The Bad Seed, Part II

13What is it like to be rejected by one’s parents? Thankfully, I didn’t know it at the time. I only found out when I received records from my past, the two  years I spend in the nuthouse from ages 13 through 15. My parents told a social worker what they never told me.

Mother discusses patient with little show of emotion and her warmth in describing younger sister reveals much that is not verbally expressed in her resentment towards the patient. Mother’s tensions toward patient have been more fully expressed since the latter’s hospitalization. She has shown increasing hostility toward patient’s visits home on week-ends, and once remarked to assigned social worker that her reputation had been ruined by the patient, and she could no longer accept her back in the household. By February, 1958, the mother had arranged to move into a more expensive apartment with fewer rooms, with the idea that the patient would not be allowed to return home. She also stated tearfully, “I no longer consider Frances my daughter.”

Well, I can’t blame her entirely for that reaction. I did some heavy stuff that would have upset a saint. But the pervasive aura of rejection that showed up in my parents’ ongoing interviews makes me aware of how deeply they rejected me. I’m glad they were such good actors so I was spared the knowledge of how they really felt about me until, as an adult, I can handle it.

Today, I came upon another mother’s statement of rejection of her psychopathic daughter on Quora. I quote it in its entirety.

What is like to have a psychopathic child?
Helen Forrester, Mother of a psychopath
Answered Jul 2

I googled ‘i don’t love my child’ and all that came up was stories of misbehaving toddlers and experts assuming that this is a temporary thing. I eventually came across this and although it is out of date, I felt the need to answer.

On the rare occasions that I have admitted to someone that I don’t like my daughter, the response has been that there are always times that we don’t like our children but we always love them. No! I don’t like her, I don’t love her. I wish she would go away and never contact or occcupy space in my mind ever again. She’s not a child anymore. She’s 39. I remember the day that I first knew that I was repulsed by her. She was 15. I won’t go into details nor can I tell the whole 39 year story here but she is a cluster b psychopath. It’s unlikely that she will ever harm anyone physically. Her problems are, delusions of grandeur, narcissistic personality disorder, munchausens, attention seeking, lying and many other related problems. She reads books like ‘A child called it’ then applies the stories to her own life and believes them. She is pregnant with her 6th child. 2 are grown up, 2 were forcibly adopted. Im sure as she continues the same destructive behaviour that her one year old and her unborn child will also be taken eventually. 4 different fathers. The last 2 were homeless junkies that she took home to ‘save’. Then she destroys them. She adopts the personalities of people she meets to reel them in. Anyway the point is you asked if they manipulate and yes they do.

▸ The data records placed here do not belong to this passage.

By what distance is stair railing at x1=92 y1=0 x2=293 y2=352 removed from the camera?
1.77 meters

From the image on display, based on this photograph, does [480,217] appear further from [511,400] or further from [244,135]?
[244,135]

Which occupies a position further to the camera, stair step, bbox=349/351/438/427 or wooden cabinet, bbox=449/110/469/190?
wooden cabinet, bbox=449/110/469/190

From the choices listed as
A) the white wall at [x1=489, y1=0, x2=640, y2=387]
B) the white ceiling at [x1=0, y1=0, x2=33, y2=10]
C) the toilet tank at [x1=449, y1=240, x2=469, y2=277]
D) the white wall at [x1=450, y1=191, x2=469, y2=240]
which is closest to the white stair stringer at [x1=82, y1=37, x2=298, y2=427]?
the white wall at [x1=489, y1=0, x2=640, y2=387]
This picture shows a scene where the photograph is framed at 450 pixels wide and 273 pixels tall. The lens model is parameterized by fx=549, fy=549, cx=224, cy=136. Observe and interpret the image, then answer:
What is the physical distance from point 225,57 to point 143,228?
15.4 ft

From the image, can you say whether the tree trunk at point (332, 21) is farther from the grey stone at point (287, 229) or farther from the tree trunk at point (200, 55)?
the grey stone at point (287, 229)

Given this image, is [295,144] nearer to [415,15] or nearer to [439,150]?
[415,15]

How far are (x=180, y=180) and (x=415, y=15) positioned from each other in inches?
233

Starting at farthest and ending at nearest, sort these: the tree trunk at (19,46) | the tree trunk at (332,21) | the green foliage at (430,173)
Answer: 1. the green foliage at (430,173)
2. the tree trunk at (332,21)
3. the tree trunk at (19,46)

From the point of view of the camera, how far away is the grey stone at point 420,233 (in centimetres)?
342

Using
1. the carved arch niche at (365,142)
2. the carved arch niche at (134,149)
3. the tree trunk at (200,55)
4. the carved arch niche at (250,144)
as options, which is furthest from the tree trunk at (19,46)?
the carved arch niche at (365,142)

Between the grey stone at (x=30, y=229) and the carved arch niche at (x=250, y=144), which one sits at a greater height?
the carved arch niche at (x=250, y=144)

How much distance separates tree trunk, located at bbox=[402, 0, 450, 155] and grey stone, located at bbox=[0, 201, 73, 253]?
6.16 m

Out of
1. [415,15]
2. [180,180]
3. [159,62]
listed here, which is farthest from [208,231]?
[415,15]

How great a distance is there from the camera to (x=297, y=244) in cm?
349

They are very clever and guilt makes you give them the benefit of the doubt even though you know that whatever you do for them, they will piss all over.

It’s like having a great big brain tumour. It’s incurable but it’s never going to kill you. It just sits there eating at your brain bit by bit. You can’t cut it out and sometimes you feel you could smash your own head in just to make it stop. You can’t even tell people about it because only a monster would say they don’t love a child.

Child Psychology.Yesterday, I found another statement by a mother about her ASPD child. This one has an ironic twist in that it is the psychopath who went “no contact” on the NT mom. But the rejection is the same. This is from Facebook, name repressed for the sake of privacy.

Hi. I’m the mother of an ASPD grown son (35). He has done and said terrible things to me throughout the years. He is extremely spiteful and vindictive. For the life of me I don’t know of any trauma he suffered as a child. He had every opportunity before him and always cut his nose off to spite his face instead of take advantage of them. Fast forward 20 yrs. still same old behaviors but now has a wife and two toddlers. Has been using opiates for yrs (I think they calm his ever present underlying rage). However discovered he was using Heroin and doing unsafe things like driving kids in car under influence. Refused to go to treatment Wife has prescription opiate prob too. She refused treatment as well. All of this forced me to call Child Protective services on grandchildrens behalf. Now ASPD son will not allow me to see kids out of vengeance, it’s been 3 long months. He has tried to be no contact. I’ve emailed and sent letters to no avail. Need advice on how to get through to him to let me see kids. I love and miss them so much. Of course he thrives on emotional pain he causes me. Please help?

I have always known that psychopaths are demonized. Sure, we are glamorized too. But we seem to be permanently stuck with the “bad guy” badge.